> **JOB 1**
In the post about data breaches, switch "banks" to "lenders" and reproduce the passage starting with "Alphabet soup of" and going on through "them public companies.".
> **JOB 2**
Answer these questions from the post about data breaches:
(a) For institutions not covered by SOX, CFR, GLBA or HIPPA, which rules were the only ones that applied?
(b) Which institutions does the writer believe account for a large proportion of breaches overall?
(c) Apart from GLBA and bank regulators, what does the writer say also regulates the banks?
> **JOB 3**
Carry the post about data breaches forward, picking up after its final sentence.

## Begin SELECTED TEXT

It might be of interest to know what proportion of breaches occurred at 
institutions not covered by SOX CFR GLBA HIPPA  etc.  In other words the 
only rules that applied to them were the breach disclosure laws, and good 
governance without any mandate for it..

Alphabet soup of some data security standards
http://www.unbeatenpathintl.com/ITstandards/source/1.html

I think a large proportion of breaches overall have been at Colleges and 
Universities. I don't think any of them are covered by SOX.  However, the 
number of victims per academia incident generally smaller compared to 
incidents by Government and Financial Institutions ... I think the banks 
are heavily regulated, such as by GLBA, bank regulators, and the credit 
card standards, and most of them public companies.

There's also the question of what industries appear to have avoided having 
any significant breaches, and the numbers of non-victims (because no 
breaches) involved there.

## End SELECTED TEXT
## Begin DATASET

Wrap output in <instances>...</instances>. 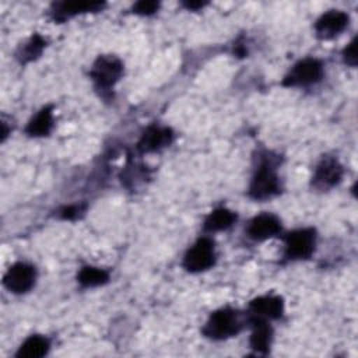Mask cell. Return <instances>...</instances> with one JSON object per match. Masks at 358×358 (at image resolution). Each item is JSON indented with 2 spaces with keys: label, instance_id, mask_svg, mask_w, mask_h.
<instances>
[{
  "label": "cell",
  "instance_id": "obj_7",
  "mask_svg": "<svg viewBox=\"0 0 358 358\" xmlns=\"http://www.w3.org/2000/svg\"><path fill=\"white\" fill-rule=\"evenodd\" d=\"M35 267L28 263H15L13 264L7 273L4 274V287L14 292V294H22L32 288L35 282Z\"/></svg>",
  "mask_w": 358,
  "mask_h": 358
},
{
  "label": "cell",
  "instance_id": "obj_15",
  "mask_svg": "<svg viewBox=\"0 0 358 358\" xmlns=\"http://www.w3.org/2000/svg\"><path fill=\"white\" fill-rule=\"evenodd\" d=\"M49 351V340L42 336L28 337L18 348L15 357L18 358H41Z\"/></svg>",
  "mask_w": 358,
  "mask_h": 358
},
{
  "label": "cell",
  "instance_id": "obj_6",
  "mask_svg": "<svg viewBox=\"0 0 358 358\" xmlns=\"http://www.w3.org/2000/svg\"><path fill=\"white\" fill-rule=\"evenodd\" d=\"M315 249V231L302 228L285 236V256L288 259H306Z\"/></svg>",
  "mask_w": 358,
  "mask_h": 358
},
{
  "label": "cell",
  "instance_id": "obj_8",
  "mask_svg": "<svg viewBox=\"0 0 358 358\" xmlns=\"http://www.w3.org/2000/svg\"><path fill=\"white\" fill-rule=\"evenodd\" d=\"M348 24V17L340 10H331L324 13L315 25L316 34L322 39H330L340 34Z\"/></svg>",
  "mask_w": 358,
  "mask_h": 358
},
{
  "label": "cell",
  "instance_id": "obj_16",
  "mask_svg": "<svg viewBox=\"0 0 358 358\" xmlns=\"http://www.w3.org/2000/svg\"><path fill=\"white\" fill-rule=\"evenodd\" d=\"M236 221V214L228 208H217L208 214L204 221V229L208 232L222 231L229 228Z\"/></svg>",
  "mask_w": 358,
  "mask_h": 358
},
{
  "label": "cell",
  "instance_id": "obj_12",
  "mask_svg": "<svg viewBox=\"0 0 358 358\" xmlns=\"http://www.w3.org/2000/svg\"><path fill=\"white\" fill-rule=\"evenodd\" d=\"M171 141H172V131L168 127L151 126L143 133V136L138 141V148L143 152L157 151V150L168 145Z\"/></svg>",
  "mask_w": 358,
  "mask_h": 358
},
{
  "label": "cell",
  "instance_id": "obj_2",
  "mask_svg": "<svg viewBox=\"0 0 358 358\" xmlns=\"http://www.w3.org/2000/svg\"><path fill=\"white\" fill-rule=\"evenodd\" d=\"M123 73L122 63L113 56H101L92 66L91 77L96 88L109 91Z\"/></svg>",
  "mask_w": 358,
  "mask_h": 358
},
{
  "label": "cell",
  "instance_id": "obj_14",
  "mask_svg": "<svg viewBox=\"0 0 358 358\" xmlns=\"http://www.w3.org/2000/svg\"><path fill=\"white\" fill-rule=\"evenodd\" d=\"M250 323L253 324V331L250 336V347L257 352H267L271 343V329L266 323L264 319L250 317Z\"/></svg>",
  "mask_w": 358,
  "mask_h": 358
},
{
  "label": "cell",
  "instance_id": "obj_1",
  "mask_svg": "<svg viewBox=\"0 0 358 358\" xmlns=\"http://www.w3.org/2000/svg\"><path fill=\"white\" fill-rule=\"evenodd\" d=\"M242 329V320L239 313L234 309L225 308L215 310L208 317L203 327V334L213 340H224L238 334Z\"/></svg>",
  "mask_w": 358,
  "mask_h": 358
},
{
  "label": "cell",
  "instance_id": "obj_22",
  "mask_svg": "<svg viewBox=\"0 0 358 358\" xmlns=\"http://www.w3.org/2000/svg\"><path fill=\"white\" fill-rule=\"evenodd\" d=\"M81 211V207L80 206H69V207H64L62 211H60V215L66 220H73V218H77L78 214Z\"/></svg>",
  "mask_w": 358,
  "mask_h": 358
},
{
  "label": "cell",
  "instance_id": "obj_5",
  "mask_svg": "<svg viewBox=\"0 0 358 358\" xmlns=\"http://www.w3.org/2000/svg\"><path fill=\"white\" fill-rule=\"evenodd\" d=\"M323 76V66L316 59H303L298 62L282 80V85L296 87L317 83Z\"/></svg>",
  "mask_w": 358,
  "mask_h": 358
},
{
  "label": "cell",
  "instance_id": "obj_3",
  "mask_svg": "<svg viewBox=\"0 0 358 358\" xmlns=\"http://www.w3.org/2000/svg\"><path fill=\"white\" fill-rule=\"evenodd\" d=\"M214 243L208 238H200L185 255L183 267L190 273H199L214 264Z\"/></svg>",
  "mask_w": 358,
  "mask_h": 358
},
{
  "label": "cell",
  "instance_id": "obj_13",
  "mask_svg": "<svg viewBox=\"0 0 358 358\" xmlns=\"http://www.w3.org/2000/svg\"><path fill=\"white\" fill-rule=\"evenodd\" d=\"M103 7V3L99 1H63L55 4L53 15L55 20L63 21L70 15L85 13V11H98Z\"/></svg>",
  "mask_w": 358,
  "mask_h": 358
},
{
  "label": "cell",
  "instance_id": "obj_10",
  "mask_svg": "<svg viewBox=\"0 0 358 358\" xmlns=\"http://www.w3.org/2000/svg\"><path fill=\"white\" fill-rule=\"evenodd\" d=\"M343 176V166L334 158L323 159L315 172L313 185L319 189H327L340 182Z\"/></svg>",
  "mask_w": 358,
  "mask_h": 358
},
{
  "label": "cell",
  "instance_id": "obj_23",
  "mask_svg": "<svg viewBox=\"0 0 358 358\" xmlns=\"http://www.w3.org/2000/svg\"><path fill=\"white\" fill-rule=\"evenodd\" d=\"M183 4H185V7H187V8H190V10H199V8H201L206 3H203V1H185Z\"/></svg>",
  "mask_w": 358,
  "mask_h": 358
},
{
  "label": "cell",
  "instance_id": "obj_18",
  "mask_svg": "<svg viewBox=\"0 0 358 358\" xmlns=\"http://www.w3.org/2000/svg\"><path fill=\"white\" fill-rule=\"evenodd\" d=\"M77 280L83 287H98L109 280V274L102 268L87 266L80 270Z\"/></svg>",
  "mask_w": 358,
  "mask_h": 358
},
{
  "label": "cell",
  "instance_id": "obj_19",
  "mask_svg": "<svg viewBox=\"0 0 358 358\" xmlns=\"http://www.w3.org/2000/svg\"><path fill=\"white\" fill-rule=\"evenodd\" d=\"M45 46V41L36 34L34 35L18 52V59L22 62V63H27V62H31L34 59H36L41 53H42V49Z\"/></svg>",
  "mask_w": 358,
  "mask_h": 358
},
{
  "label": "cell",
  "instance_id": "obj_4",
  "mask_svg": "<svg viewBox=\"0 0 358 358\" xmlns=\"http://www.w3.org/2000/svg\"><path fill=\"white\" fill-rule=\"evenodd\" d=\"M278 190H280V183H278V178L274 172V168L270 162L264 161L259 166V169L256 171V173L250 182L249 194H250V197H253L256 200H262V199L274 196L275 193H278Z\"/></svg>",
  "mask_w": 358,
  "mask_h": 358
},
{
  "label": "cell",
  "instance_id": "obj_20",
  "mask_svg": "<svg viewBox=\"0 0 358 358\" xmlns=\"http://www.w3.org/2000/svg\"><path fill=\"white\" fill-rule=\"evenodd\" d=\"M159 4L154 0H141L133 6V11L141 15H150L158 10Z\"/></svg>",
  "mask_w": 358,
  "mask_h": 358
},
{
  "label": "cell",
  "instance_id": "obj_21",
  "mask_svg": "<svg viewBox=\"0 0 358 358\" xmlns=\"http://www.w3.org/2000/svg\"><path fill=\"white\" fill-rule=\"evenodd\" d=\"M344 56V62L350 66H355L357 64V39H352V42H350L347 45V48L343 52Z\"/></svg>",
  "mask_w": 358,
  "mask_h": 358
},
{
  "label": "cell",
  "instance_id": "obj_9",
  "mask_svg": "<svg viewBox=\"0 0 358 358\" xmlns=\"http://www.w3.org/2000/svg\"><path fill=\"white\" fill-rule=\"evenodd\" d=\"M280 231H281L280 220L275 215L268 213L256 215L248 227V235L255 241L268 239L277 235Z\"/></svg>",
  "mask_w": 358,
  "mask_h": 358
},
{
  "label": "cell",
  "instance_id": "obj_17",
  "mask_svg": "<svg viewBox=\"0 0 358 358\" xmlns=\"http://www.w3.org/2000/svg\"><path fill=\"white\" fill-rule=\"evenodd\" d=\"M52 124V106H45L29 120L25 130L29 136H46L50 131Z\"/></svg>",
  "mask_w": 358,
  "mask_h": 358
},
{
  "label": "cell",
  "instance_id": "obj_11",
  "mask_svg": "<svg viewBox=\"0 0 358 358\" xmlns=\"http://www.w3.org/2000/svg\"><path fill=\"white\" fill-rule=\"evenodd\" d=\"M282 309V299L275 295L259 296L249 303V310L252 312V316L260 319H277L281 316Z\"/></svg>",
  "mask_w": 358,
  "mask_h": 358
}]
</instances>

## End DATASET

> **REPLY 1**
Alphabet soup of some data security standards
http://www.unbeatenpathintl.com/ITstandards/source/1.html

I think a large proportion of breaches overall have been at Colleges and 
Universities. I don't think any of them are covered by SOX.  However, the 
number of victims per academia incident generally smaller compared to 
incidents by Government and Financial Institutions ... I think the lenders 
are heavily regulated, such as by GLBA, bank regulators, and the credit 
card standards, and most of them public companies.

> **REPLY 2**
(a) The breach disclosure laws.
(b) Colleges and Universities.
(c) The credit card standards.

> **REPLY 3**
This whole security and accountability issue adds a new level of
complexity to outsourcing and offshoring IT capabilities.  Data breaches
aside, when SoX moves from 404 to 409, I cannot help but wonder how some
business entities will demonstrate compliance, when all of their
physical data handling occurs outside of their physical control.  It is
deceptively easy to comply with security requirements on paper.

Of course The Information Security ISO 17799 and ISO 27001 will add
additional levels of complexity.  The combination of executive
accountability (in terms of actually going to jail) for financial data,
and the vulnerability of personal data (often stored on the same
systems) will make the next 5 years.... Interesting.